Harlem Mixed-Use Project Approved Despite Community Board Disapproval

View of the former gas station lot at St. Nicholas Avenue and 122nd Street. Credit: Google.

BSA granted use, area, and parking variances to permit construction of 13-story residential, commercial, and community facility building. Nicholas Parking Corporation and Ladera, LLC, owners of adjacent properties at 223-237 St. Nicholas Avenue, applied for building permits to develop a 169,192-square-foot, mixed-use building on St. Nicholas Avenue between West 121st and West 122nd Streets in Harlem. The project would include a FRESH program food store on the first floor and cellar, a preschool facility on the second floor, and 164 residential units on the remaining floors. Manhattan Community Board 10 disapproved of the project based upon the proposal’s lack of affordable housing.

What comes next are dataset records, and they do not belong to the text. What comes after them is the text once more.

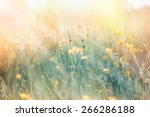 soft focus on illuminated... | Shutterstock . vector #266286188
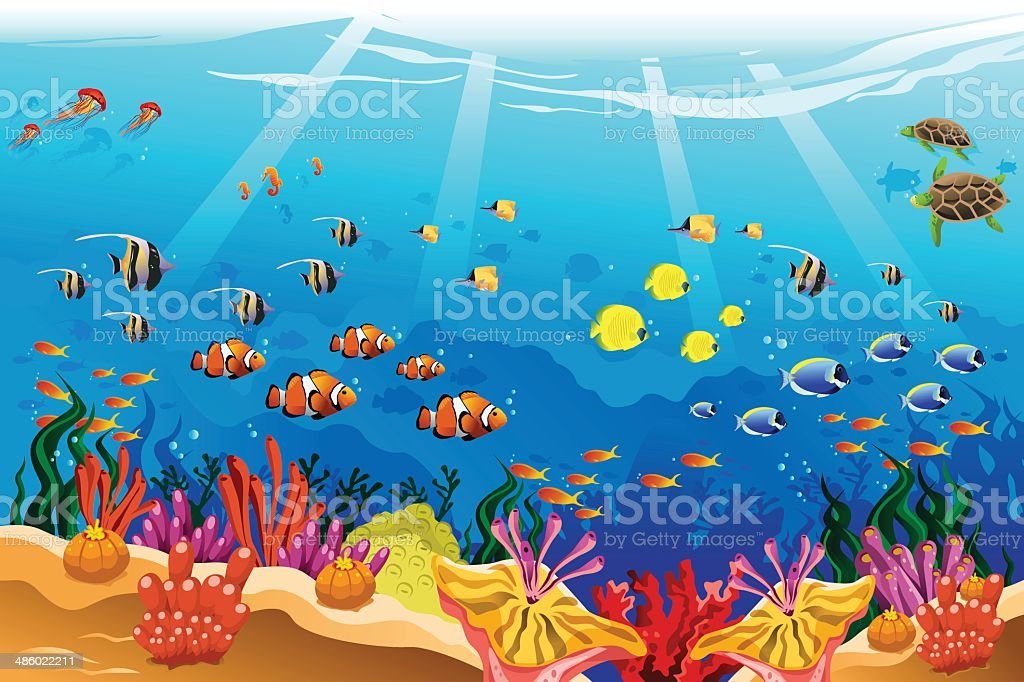 Marine underwater scene vector art illustration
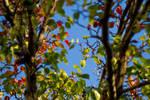 Autumn is here by DesignByKai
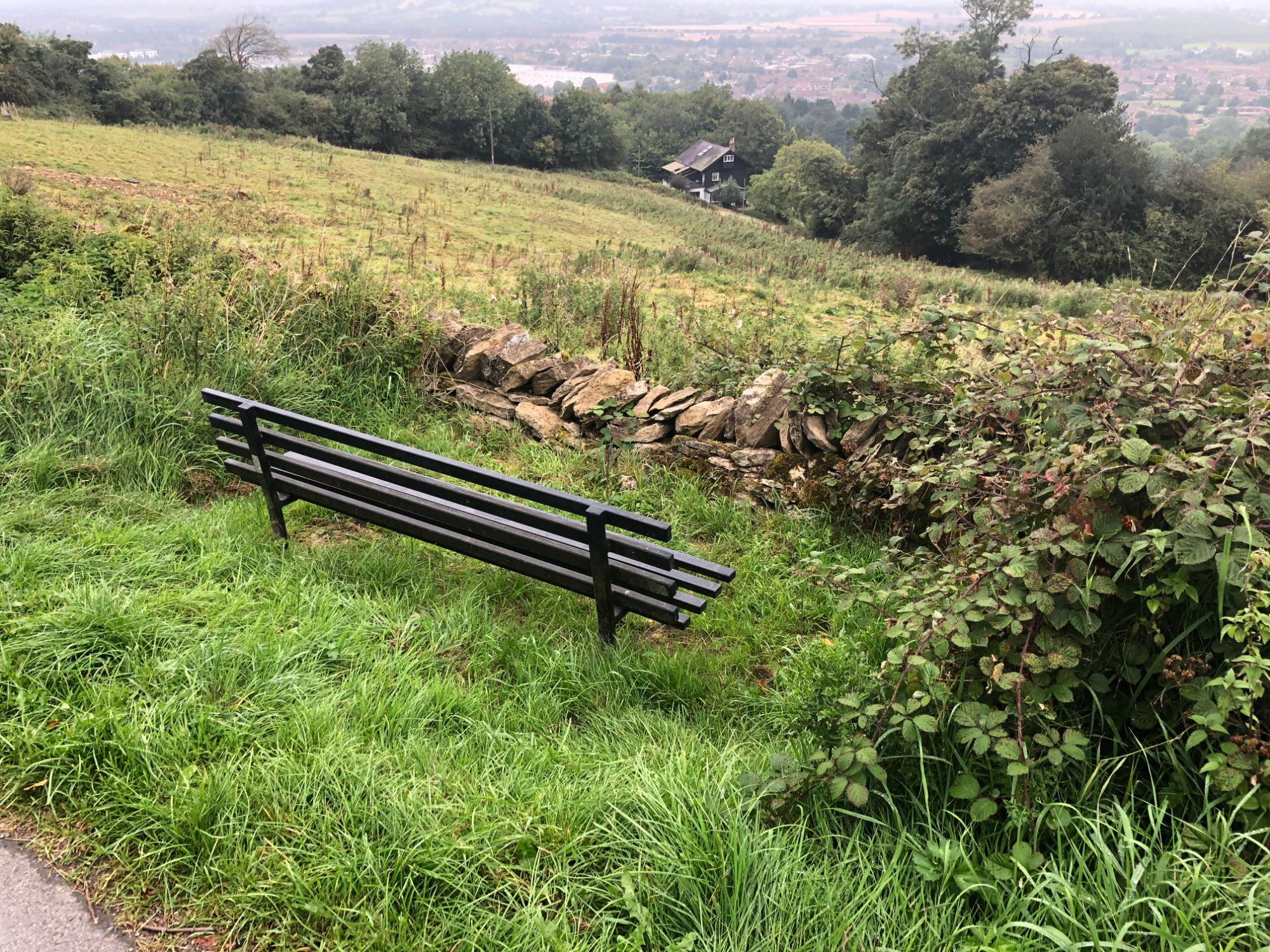 free stock image photo bench view landscape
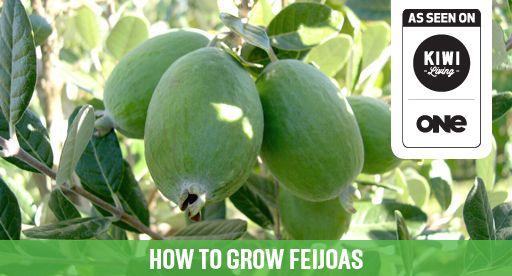 Tui Garden   Feijoa Growing Guide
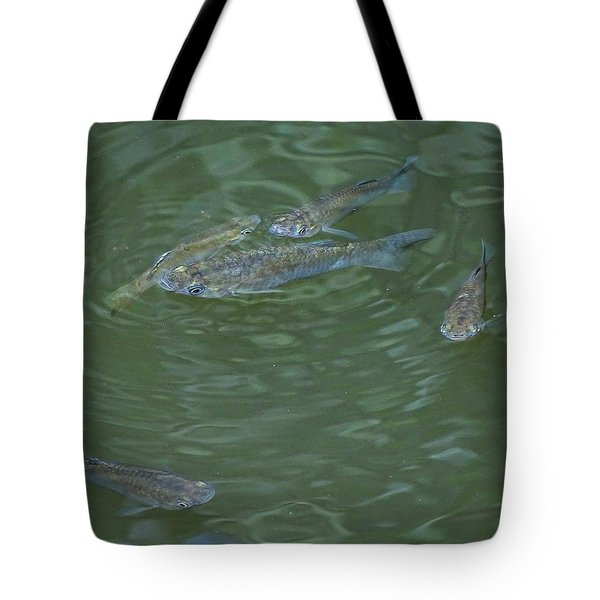 Tote Bag featuring the photograph Fish Love School by Cindy Charles Ouellette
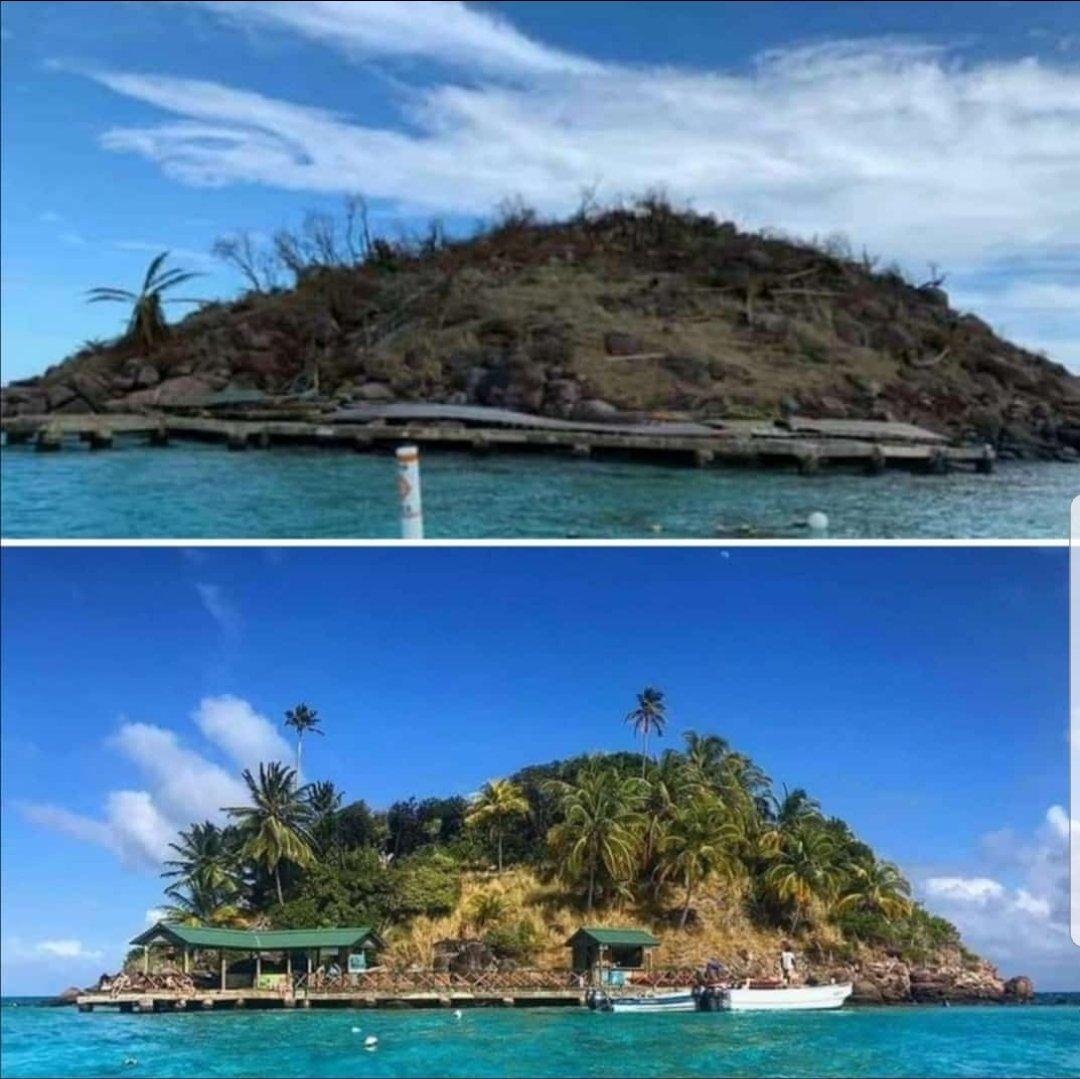 Crab Cay en Providencia. Antes y despues del huracán. Destrucción casi completa de su fauna y flora.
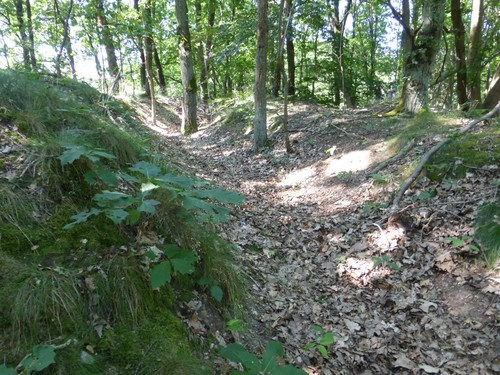 Maasmechelen Steenweg naar As zonder nummer Duits oefenterrein: loopgraaf achterste linie bij steenweg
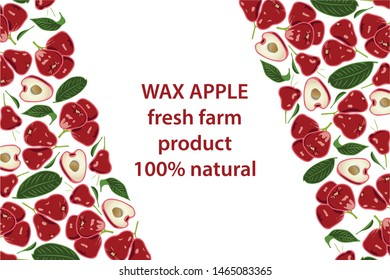 vector illustration of wax apple and leaf design background white and fruit and text wax apple fresh farm product 100% natural EPS10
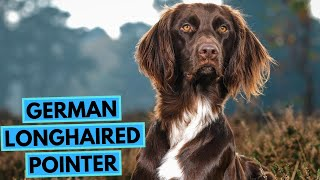 German Longhaired Pointer  TOP 10 Interesting Facts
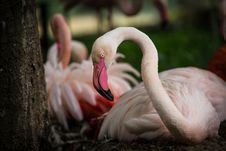 Free Flamingo Royalty Free Stock Images - 31757919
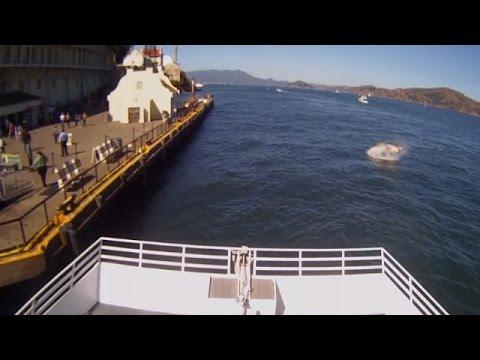 White Shark Attack in SF -  White Shark Attack in Alcatraz 10.10.2015 - Uncut - Massive Blood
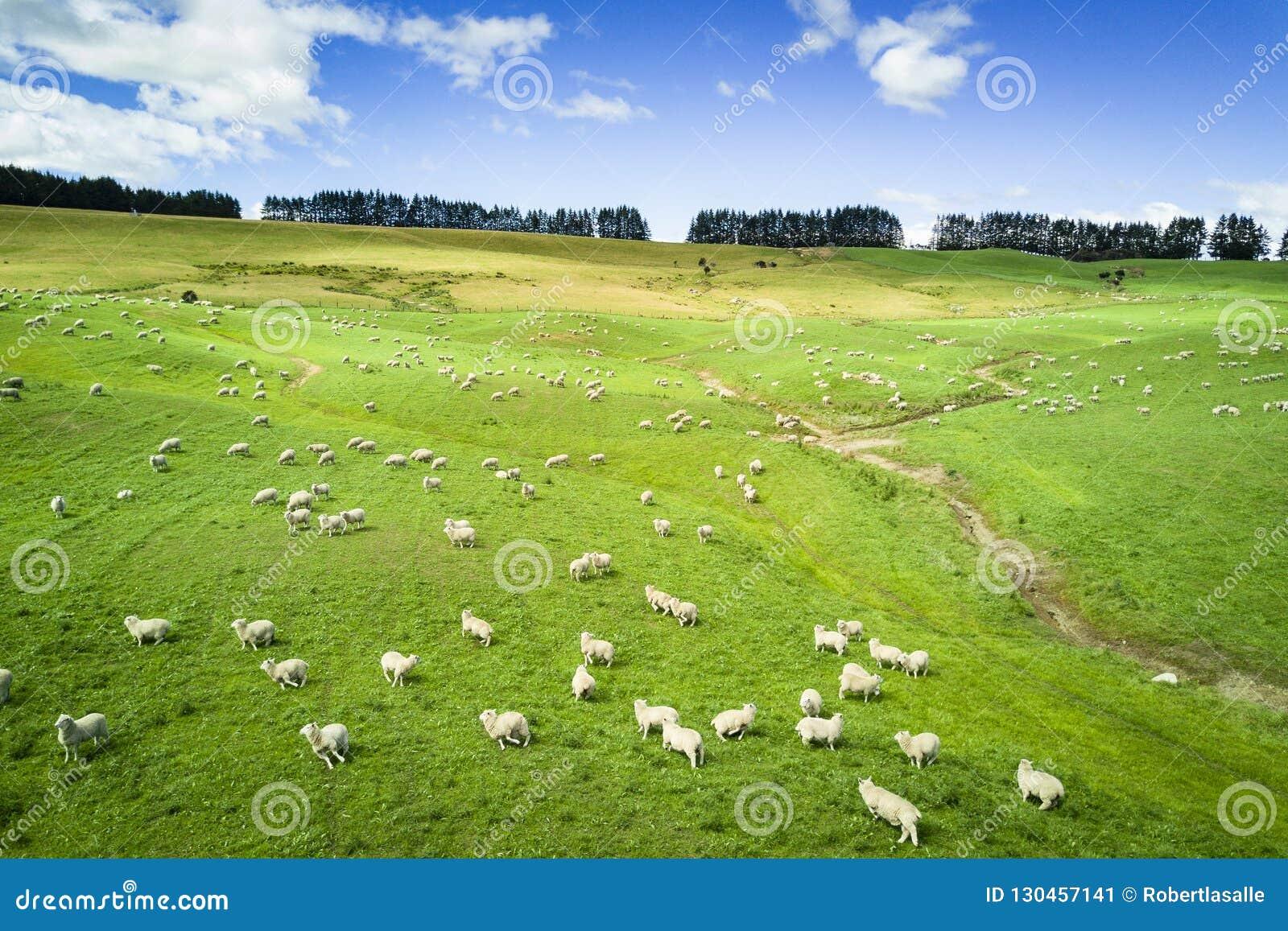 Vogelperspektive des Viehs in Neuseeland-Landschaft auf der Südinsel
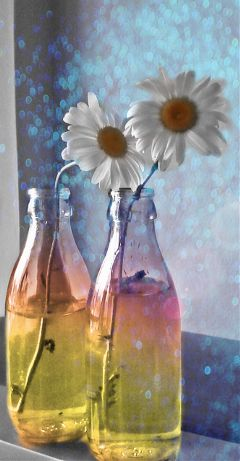 flower flowers bokeh colorful bottles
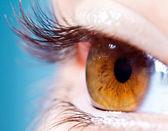 Human eyelashes close up. — Stock Photo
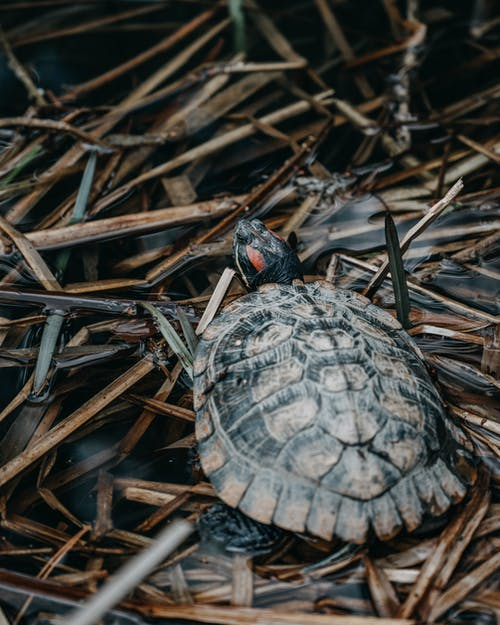 Brown and Black Turtle on Brown Grass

On February 23, 2012, the Department of Buildings (DOB) denied the permit to build the project because the site sits partially within an R7A and an R8A/C2-4 zoning district. Part of the proposed FRESH program food store would extend 970 sq.ft. into the R7A district, which does not allow for commercial use. In addition, the proposal calls for only 30 of the 66 accessory parking spaces required by the Zoning Resolution to be off-site at a property one block away instead of on the site itself. Finally, the proposed lot coverage exceeds the maximum amount allowed by the Zoning Resolution by 689 sq.ft. on the corner lot.

The applicants appealed DOB’s denial to the Board of Standards & Appeals (BSA) on March 20, 2012. At BSA, the applicant argued that the project site suffers from unique physical characteristics that limit the site’s economic feasibility under current district regulations. The unique characteristics include the irregular shape of the corner lot, the split zoning of the site, the proximity of the Eighth Avenue subway, and the existence of hazardous materials due to a gas station that previously occupied the site. The applicant asserted that St. Nicholas Avenue runs at a 45 degree angle through an otherwise rectilinear street grid. The street angle and irregular angles of the lots made it impossible to design a building that is symmetrical to the street line and lots. The irregular shape of the lot also creates a practical difficulty in complying with the Zoning Resolution’s lot coverage and use regulations. In addition, the applicant also asserted that the close proximity of the subway made it impossible to use the cellar for on-site parking. The applicant argued that 30 off-site parking spaces were more than sufficient for this project due to the close proximity of the Eighth Avenue subway lines, and 15 nearby off-street parking facilities. With regard to the potential for hazardous substances on the site, the applicant filed an application with the New York State Department of Environmental Conservation for inclusion in the New York State Brownfield Cleanup Program. If accepted, the owner would incur premium construction costs associated with the remediation of the site. Inclusion in the Brownfield program would make the applicant eligible for a Brownfield Tax Credit of $2,331,000 in after-tax credits.

View of existing parking garage on St. Nicholas Avenue. Credit: Google.

In light of the non-conformity of the applicant’s plan, and the availability of tax credits, BSA asked the applicant for a study of alternative development scenarios that could still produce a reasonable economic return for the owner. The study considered a zoning-compliant development as well as a lesser variance building with non-complying lot coverage but with the required parking spaces and less floor area for the food store. The feasibility study concluded that alternative developments would not result in a reasonable economic return. Further, the applicant maintained that even the Brownfield tax credits did not allow for a reasonable rate of return for a completely as-of-right proposal.

On October 23, 2012, BSA granted the applicants use, area, and parking variances. BSA found that the action would not alter the essential character of the surrounding neighborhood nor impair the use or development of adjacent properties, nor will it be detrimental to public welfare. BSA further agreed that there are unique physical conditions on the site, a hardship not created by the owner, and the applicant’s proposal is the minimum necessary to afford relief. BSA was also satisfied that the proposed building is located in an area with multiple mass transit options, further limiting the need for the required amount of residential parking.

BSA: 223-237 St. Nicholas Avenue, Manhattan (66-12-BZ) (August 14, 2012) (Bryan Cave, LLP/Frank E. Chaney, Esq., for Nicholas Parking Corp. and Ladera, LLC).